Problem statement - Starting with the line containing "Which item is" and going on through the line containing "Which among all", write out those lines of the data again, switching "suv hood" to "car hood" each time it appears and leaving everything else unchanged.

Information given -
---+---

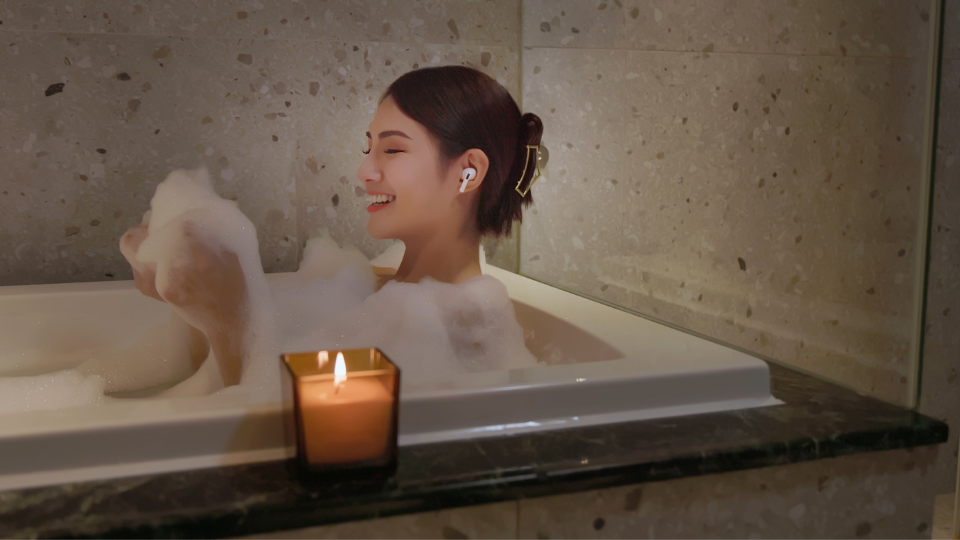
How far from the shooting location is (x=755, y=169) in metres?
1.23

---+---

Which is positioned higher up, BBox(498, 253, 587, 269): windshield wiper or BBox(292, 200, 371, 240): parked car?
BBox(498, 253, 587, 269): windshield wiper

---+---

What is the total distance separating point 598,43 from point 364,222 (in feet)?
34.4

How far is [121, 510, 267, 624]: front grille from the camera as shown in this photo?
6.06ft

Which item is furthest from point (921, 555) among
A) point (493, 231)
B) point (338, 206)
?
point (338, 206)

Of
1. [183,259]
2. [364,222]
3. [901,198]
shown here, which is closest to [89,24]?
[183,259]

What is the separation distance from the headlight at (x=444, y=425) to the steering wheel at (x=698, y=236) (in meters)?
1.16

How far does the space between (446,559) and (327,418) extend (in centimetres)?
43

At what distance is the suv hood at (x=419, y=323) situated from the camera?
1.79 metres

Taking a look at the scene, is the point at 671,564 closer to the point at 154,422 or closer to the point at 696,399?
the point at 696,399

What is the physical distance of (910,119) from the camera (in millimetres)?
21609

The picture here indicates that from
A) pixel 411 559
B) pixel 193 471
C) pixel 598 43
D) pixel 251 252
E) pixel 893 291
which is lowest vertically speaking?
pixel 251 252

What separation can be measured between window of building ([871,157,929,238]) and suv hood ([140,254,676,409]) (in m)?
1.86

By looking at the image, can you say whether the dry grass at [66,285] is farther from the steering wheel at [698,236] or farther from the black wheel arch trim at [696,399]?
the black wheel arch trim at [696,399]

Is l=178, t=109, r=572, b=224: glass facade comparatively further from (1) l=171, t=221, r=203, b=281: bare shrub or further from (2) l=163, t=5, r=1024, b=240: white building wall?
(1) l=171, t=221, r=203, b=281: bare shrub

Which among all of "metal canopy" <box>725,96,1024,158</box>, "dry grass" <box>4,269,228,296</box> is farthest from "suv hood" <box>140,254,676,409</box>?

---+---

Task solution -
Which item is furthest from point (921, 555) among
A) point (493, 231)
B) point (338, 206)
?
point (338, 206)

Of
1. [183,259]
2. [364,222]
3. [901,198]
shown here, which is closest to [89,24]?
[183,259]

What is the separation distance from the headlight at (x=444, y=425) to the steering wheel at (x=698, y=236) (in meters)?
1.16

How far does the space between (446,559) and (327,418) extend (in centimetres)?
43

At what distance is the car hood at (x=419, y=323) situated from the camera?
1.79 metres

Taking a look at the scene, is the point at 671,564 closer to the point at 154,422 or closer to the point at 696,399?
the point at 696,399

What is the physical distance of (910,119) from the camera (in millimetres)?
21609

The picture here indicates that from
A) pixel 411 559
B) pixel 193 471
C) pixel 598 43
D) pixel 251 252
E) pixel 893 291
which is lowest vertically speaking?
pixel 251 252

What separation can be measured between window of building ([871,157,929,238]) and car hood ([140,254,676,409]) (in m)?
1.86

By looking at the image, can you say whether the dry grass at [66,285] is farther from the steering wheel at [698,236] or farther from the black wheel arch trim at [696,399]?
the black wheel arch trim at [696,399]

Is l=178, t=109, r=572, b=224: glass facade comparatively further from (1) l=171, t=221, r=203, b=281: bare shrub or further from (2) l=163, t=5, r=1024, b=240: white building wall?
(1) l=171, t=221, r=203, b=281: bare shrub

Which among all of "metal canopy" <box>725,96,1024,158</box>, "dry grass" <box>4,269,228,296</box> is farthest from "car hood" <box>140,254,676,409</box>?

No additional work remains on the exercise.